— Begin RECORDS TO USE —
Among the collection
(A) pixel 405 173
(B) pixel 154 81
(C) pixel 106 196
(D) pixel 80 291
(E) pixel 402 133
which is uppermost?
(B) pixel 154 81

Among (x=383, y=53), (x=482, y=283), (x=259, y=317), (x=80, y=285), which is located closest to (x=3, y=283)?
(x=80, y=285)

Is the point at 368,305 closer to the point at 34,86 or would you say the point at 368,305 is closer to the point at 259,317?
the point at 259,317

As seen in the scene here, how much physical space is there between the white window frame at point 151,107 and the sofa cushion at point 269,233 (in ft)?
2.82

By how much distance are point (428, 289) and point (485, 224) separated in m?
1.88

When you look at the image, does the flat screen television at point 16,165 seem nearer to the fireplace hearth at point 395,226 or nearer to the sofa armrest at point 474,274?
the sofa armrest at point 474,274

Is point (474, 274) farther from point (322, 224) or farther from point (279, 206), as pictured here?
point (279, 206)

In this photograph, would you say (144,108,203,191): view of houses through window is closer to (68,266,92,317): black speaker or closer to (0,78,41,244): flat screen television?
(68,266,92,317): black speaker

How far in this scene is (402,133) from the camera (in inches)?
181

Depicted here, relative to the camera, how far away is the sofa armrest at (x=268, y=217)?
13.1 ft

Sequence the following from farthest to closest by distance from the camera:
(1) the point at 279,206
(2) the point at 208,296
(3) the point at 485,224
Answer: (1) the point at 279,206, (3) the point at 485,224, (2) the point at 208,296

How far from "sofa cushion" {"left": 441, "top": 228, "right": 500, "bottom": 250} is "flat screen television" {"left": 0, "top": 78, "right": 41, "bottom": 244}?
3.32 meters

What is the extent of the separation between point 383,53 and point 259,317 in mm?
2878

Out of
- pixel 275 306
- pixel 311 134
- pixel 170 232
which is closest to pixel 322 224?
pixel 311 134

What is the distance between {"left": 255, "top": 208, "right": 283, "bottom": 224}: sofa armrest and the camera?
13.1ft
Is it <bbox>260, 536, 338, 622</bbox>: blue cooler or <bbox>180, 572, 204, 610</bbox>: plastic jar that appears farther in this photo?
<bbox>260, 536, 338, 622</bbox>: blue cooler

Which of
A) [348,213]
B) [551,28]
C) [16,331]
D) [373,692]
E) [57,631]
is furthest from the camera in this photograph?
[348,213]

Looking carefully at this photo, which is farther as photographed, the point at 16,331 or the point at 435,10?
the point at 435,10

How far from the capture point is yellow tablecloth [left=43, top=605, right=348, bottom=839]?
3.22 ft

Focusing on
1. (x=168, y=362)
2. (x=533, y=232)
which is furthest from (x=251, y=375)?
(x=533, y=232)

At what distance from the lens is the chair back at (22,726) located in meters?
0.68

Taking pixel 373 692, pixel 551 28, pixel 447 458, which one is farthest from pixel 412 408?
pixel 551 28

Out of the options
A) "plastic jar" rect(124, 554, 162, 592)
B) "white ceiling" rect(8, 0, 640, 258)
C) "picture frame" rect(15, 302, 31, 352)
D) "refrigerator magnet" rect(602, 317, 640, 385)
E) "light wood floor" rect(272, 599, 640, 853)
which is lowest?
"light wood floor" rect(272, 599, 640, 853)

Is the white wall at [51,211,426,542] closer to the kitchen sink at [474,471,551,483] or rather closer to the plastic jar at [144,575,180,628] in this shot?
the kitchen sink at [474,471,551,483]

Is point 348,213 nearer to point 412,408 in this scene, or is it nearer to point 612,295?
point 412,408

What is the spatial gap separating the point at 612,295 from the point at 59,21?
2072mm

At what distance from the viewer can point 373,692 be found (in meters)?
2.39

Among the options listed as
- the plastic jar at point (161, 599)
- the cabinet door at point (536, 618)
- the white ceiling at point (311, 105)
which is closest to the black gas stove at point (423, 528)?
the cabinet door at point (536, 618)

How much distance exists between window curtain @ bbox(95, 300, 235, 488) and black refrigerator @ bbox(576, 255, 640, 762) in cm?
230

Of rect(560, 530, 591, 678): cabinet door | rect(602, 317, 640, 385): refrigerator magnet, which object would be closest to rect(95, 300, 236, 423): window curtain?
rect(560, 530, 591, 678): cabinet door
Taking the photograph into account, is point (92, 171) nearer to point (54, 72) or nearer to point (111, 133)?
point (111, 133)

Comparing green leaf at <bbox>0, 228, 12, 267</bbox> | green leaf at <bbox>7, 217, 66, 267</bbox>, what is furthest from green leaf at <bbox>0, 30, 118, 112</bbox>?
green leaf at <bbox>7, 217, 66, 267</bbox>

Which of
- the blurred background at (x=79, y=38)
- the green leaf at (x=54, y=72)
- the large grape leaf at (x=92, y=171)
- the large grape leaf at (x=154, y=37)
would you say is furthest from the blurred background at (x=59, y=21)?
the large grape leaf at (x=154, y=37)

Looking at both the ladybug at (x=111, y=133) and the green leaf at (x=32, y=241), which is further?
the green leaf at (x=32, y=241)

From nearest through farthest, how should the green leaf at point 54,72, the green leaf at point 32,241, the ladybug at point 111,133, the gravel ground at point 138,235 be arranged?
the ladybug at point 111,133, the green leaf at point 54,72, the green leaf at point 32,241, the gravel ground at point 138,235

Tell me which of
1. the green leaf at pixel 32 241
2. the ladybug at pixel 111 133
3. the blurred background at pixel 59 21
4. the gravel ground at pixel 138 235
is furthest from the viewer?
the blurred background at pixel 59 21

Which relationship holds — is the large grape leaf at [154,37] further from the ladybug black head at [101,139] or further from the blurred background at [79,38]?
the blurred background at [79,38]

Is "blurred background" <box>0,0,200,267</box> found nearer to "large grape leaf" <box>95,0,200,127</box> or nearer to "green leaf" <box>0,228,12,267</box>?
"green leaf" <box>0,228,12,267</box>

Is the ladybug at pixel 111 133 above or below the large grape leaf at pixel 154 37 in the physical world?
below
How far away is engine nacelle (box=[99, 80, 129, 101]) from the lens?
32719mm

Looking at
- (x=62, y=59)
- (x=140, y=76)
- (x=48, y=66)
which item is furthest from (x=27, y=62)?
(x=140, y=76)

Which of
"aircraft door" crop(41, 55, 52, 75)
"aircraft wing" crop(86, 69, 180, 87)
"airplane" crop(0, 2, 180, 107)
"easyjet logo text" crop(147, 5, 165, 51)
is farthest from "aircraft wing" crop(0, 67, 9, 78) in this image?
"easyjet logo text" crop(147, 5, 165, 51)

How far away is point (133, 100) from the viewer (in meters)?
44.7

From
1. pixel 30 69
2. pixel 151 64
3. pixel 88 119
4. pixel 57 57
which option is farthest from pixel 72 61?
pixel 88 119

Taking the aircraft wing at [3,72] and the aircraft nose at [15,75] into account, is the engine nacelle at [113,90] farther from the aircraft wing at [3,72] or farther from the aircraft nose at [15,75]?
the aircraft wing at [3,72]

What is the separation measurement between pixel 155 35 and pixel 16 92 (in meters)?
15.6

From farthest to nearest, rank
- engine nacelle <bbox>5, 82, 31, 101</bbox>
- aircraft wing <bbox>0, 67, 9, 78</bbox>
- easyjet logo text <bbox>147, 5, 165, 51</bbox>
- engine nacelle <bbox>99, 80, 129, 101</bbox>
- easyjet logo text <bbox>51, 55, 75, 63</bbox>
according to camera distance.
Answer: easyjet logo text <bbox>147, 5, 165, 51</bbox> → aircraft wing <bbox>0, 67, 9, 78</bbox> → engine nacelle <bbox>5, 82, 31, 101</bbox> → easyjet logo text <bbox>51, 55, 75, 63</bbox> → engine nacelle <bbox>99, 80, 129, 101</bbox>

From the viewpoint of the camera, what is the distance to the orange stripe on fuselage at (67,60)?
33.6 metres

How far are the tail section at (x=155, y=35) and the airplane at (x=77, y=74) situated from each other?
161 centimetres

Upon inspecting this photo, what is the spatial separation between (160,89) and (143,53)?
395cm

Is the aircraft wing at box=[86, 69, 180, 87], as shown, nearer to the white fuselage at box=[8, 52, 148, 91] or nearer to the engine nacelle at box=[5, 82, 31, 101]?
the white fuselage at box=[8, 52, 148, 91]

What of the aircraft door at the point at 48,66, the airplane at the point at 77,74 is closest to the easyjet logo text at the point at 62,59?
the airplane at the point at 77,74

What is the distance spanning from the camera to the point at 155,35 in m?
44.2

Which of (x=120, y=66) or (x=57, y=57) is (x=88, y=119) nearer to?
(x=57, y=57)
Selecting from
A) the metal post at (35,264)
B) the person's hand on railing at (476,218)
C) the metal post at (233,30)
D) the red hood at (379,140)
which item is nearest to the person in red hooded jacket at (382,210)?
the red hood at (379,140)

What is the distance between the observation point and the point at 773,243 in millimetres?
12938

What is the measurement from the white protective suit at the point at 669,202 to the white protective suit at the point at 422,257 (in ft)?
— End RECORDS TO USE —
# PROBLEM TO SOLVE
Rewrite the records from the line containing "Selecting from" through the last line, replacing "metal post" with "steel pole" and leaving everything else unchanged.

# CORRECT RESULT
Selecting from
A) the steel pole at (35,264)
B) the person's hand on railing at (476,218)
C) the steel pole at (233,30)
D) the red hood at (379,140)
which item is nearest to the person in red hooded jacket at (382,210)?
the red hood at (379,140)

What is the distance between the observation point and the point at 773,243 in millimetres?
12938

What is the measurement from the white protective suit at the point at 669,202 to the white protective suit at the point at 422,257 (in ft)?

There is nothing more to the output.